Another big difference is that, partly because of its volume, most online content is moderated after it is published. There are no producers or compliance teams checking it beforehand. So sanctioning platforms for every undesirable post that gets online might not be practical or effective.
Looking more widely, evidence shows that people see the internet quite differently to television. On TV, viewers value impartiality in news, and want to see that guaranteed. But when they go online, they are content to pick from a wealth of different views – often one-sided and opinionated..
On an individual level, the internet is an unrivalled tool for people to express their views. If regulation is too blunt, it could undermine freedom of expression.
Can these hurdles be overcome? Based on our experience, we believe they can.
Of course the internet is different. But just as in broadcasting, its audience has fundamental rights, values and expectations.
In seeking to protect audiences, our experience of media regulation suggests that four broad lessons could be relevant.
First, the current broadcasting regulation started with a clear set of aims. It works well because the industry is held to high standards, by a clearly articulated set of rules that evolves with public opinion.
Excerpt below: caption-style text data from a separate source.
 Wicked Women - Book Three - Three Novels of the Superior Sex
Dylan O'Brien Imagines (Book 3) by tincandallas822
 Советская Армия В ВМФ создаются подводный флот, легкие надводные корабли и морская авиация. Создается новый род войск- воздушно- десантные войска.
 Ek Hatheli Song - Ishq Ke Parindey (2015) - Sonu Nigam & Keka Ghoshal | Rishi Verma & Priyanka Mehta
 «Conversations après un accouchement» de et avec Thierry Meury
These rules are rooted in Parliament’s aims. But they can still develop to reflect the audience’s changing behaviour, expectations and attitudes.
It was interesting to hear the Information Commissioner, Elizabeth Denham, at the House of Lords select committee last week. We share her view that flexible regulation, based on broad principles set by Parliament, has worked well – both in broadcasting standards, and in data protection.
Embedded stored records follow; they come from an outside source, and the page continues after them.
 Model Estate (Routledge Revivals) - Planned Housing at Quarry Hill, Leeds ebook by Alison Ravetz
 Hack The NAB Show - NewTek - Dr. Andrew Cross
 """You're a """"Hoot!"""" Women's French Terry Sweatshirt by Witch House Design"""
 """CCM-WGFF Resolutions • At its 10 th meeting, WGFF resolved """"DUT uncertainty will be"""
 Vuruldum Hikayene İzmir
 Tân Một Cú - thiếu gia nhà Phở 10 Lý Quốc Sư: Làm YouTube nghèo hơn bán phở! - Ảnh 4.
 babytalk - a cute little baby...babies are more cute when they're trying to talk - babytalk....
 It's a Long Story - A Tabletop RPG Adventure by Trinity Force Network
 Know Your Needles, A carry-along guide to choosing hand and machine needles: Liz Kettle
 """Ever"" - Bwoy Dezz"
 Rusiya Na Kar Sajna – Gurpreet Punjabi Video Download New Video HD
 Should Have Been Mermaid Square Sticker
Just as TV regulation has had to evolve in the age of digital and on-demand channels, internet regulation can recognise the pace of change online. For example, it could grant space for companies to innovate and find effective ways to protect their users.
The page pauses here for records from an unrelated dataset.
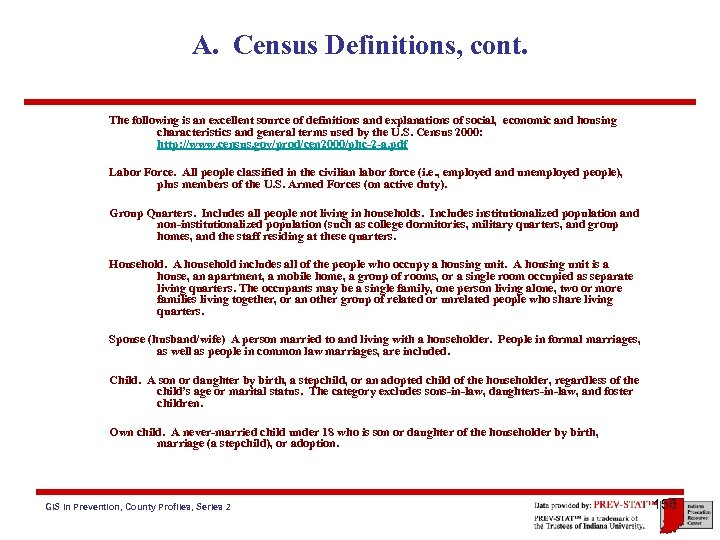 A. Census Definitions, cont. The following is an excellent source of definitions and explanations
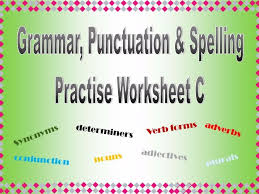 grammar punctuation u0026 spelling practise worksheet c with answers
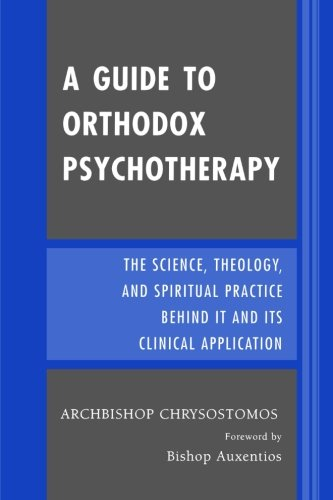 A Guide to Orthodox Psychotherapy: The Science, Theology, and Spiritual Practice Behind It and Its Clinical Applications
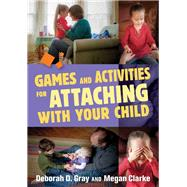 Games and Activities for Attaching With Your Child by Gray, Deborah D.; Clarke, Megan, 9781849057950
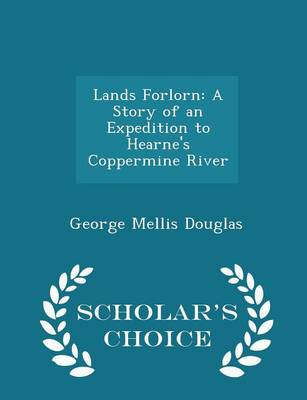 Lands Forlorn A Story of an Expedition to Hearne's Coppermine River - Scholar's Choice Edition by George Mellis Douglas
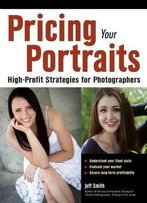 Pricing Your Portraits: High-Profit Strategies For Photographers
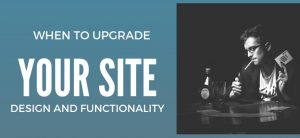 When to Upgrade Your Site Design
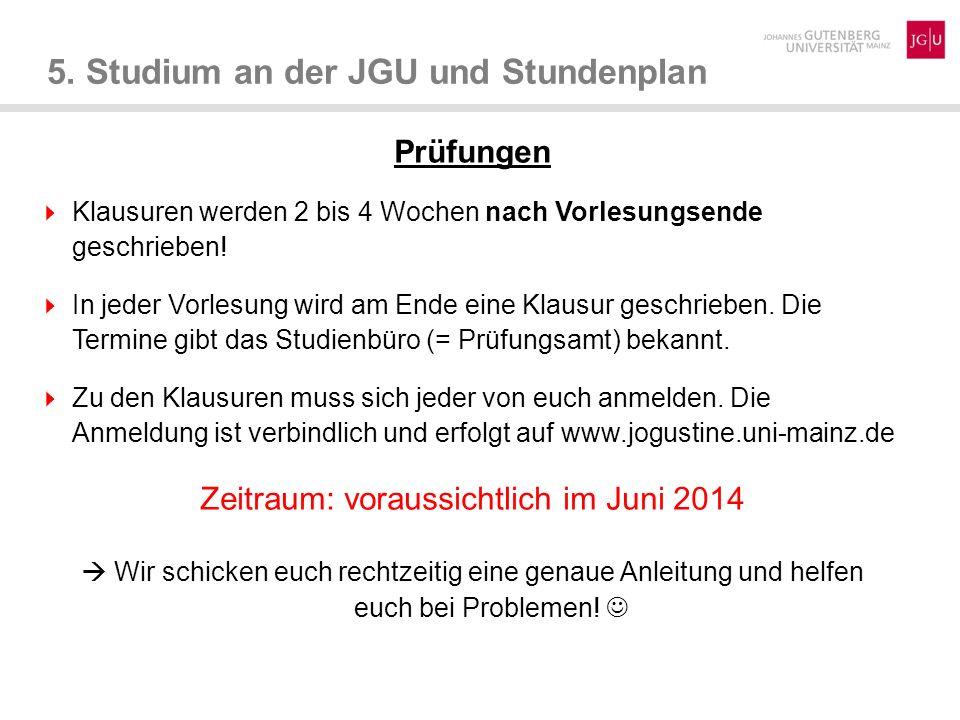 5. Studium an der JGU und Stundenplan Prüfungen Klausuren werden 2 bis 4 Wochen nach Vorlesungsende geschrieben! In jeder Vorlesung wird am Ende eine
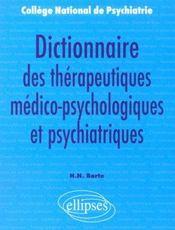 Dictionnaire Des Therapeutiques Medico-Psychologiques Et Psychiatriques - Intérieur - Format classique
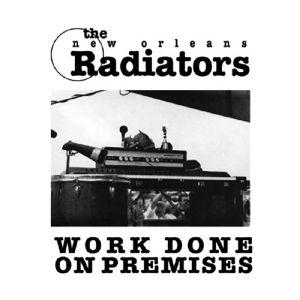 Work Done On Premises, The Radiators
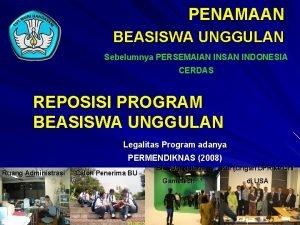 PENAMAAN BEASISWA UNGGULAN Sebelumnya PERSEMAIAN INSAN INDONESIA CERDAS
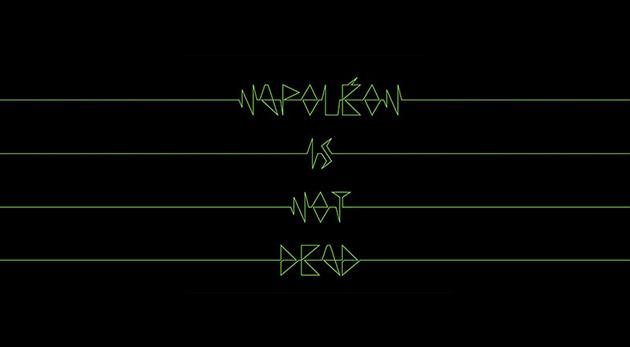 Napoléon is not dead - création typographique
Second, far from undermining freedom of expression, effective regulation can promote it. Parliament has shown the way, by requiring regulation to balance strong audience protections with the broadcasters’ right to transmit ideas – and people’s right to receive a variety of views.
Third, how to deal with the volume of unmoderated online content? One approach that has worked well in our arena is to regulate companies’ complaints processes, as we do with telecoms firms. Companies are penalised not for the harm itself, but for their failure to address it quickly and effectively.
As in Germany, this could mean requiring tech giants to be much more transparent about how they tackle online harm. The sun could shine brighter – even on Silicon Valley.
Likewise, people expect regulators to be equally transparent about the reasons and evidence for their decisions. And to impose meaningful sanctions to deter poor behaviour.
Finally, independence of regulation matters. In broadcasting, independence has proved fundamental to the regulator working in the interests of audiences, free from commercial or political influence. It helps ensure credibility in the system, and builds public trust. Crucially, Ofcom is accountable to Parliament.
As a regulator, we are required to keep audiences safe and protected – irrespective of the screen they watch, or the device they hold.
And lessons from broadcasting regulation could help inform the debate about future regulation.
But on the question of exactly how regulation might be applied, and by whom, we are entirely agnostic. Those are rightly matters for the Government and Parliament to decide.
So I hope our paper today might prove useful to policymakers – as they work to curtail the internet’s harmful aspects, while preserving its powerful benefits to society, culture, trade and freedom of expression.
For our part, we will keep working closely with Government and our partner bodies – the ICO, the Competition and Markets Authority and the Advertising Standards Authority in the UK; and with overseas regulators to share experiences.
Finally, we hope to exchange experiences with you, the lifeblood of our television industry – which, for all the pressures posed by online competition, remains the finest in the world.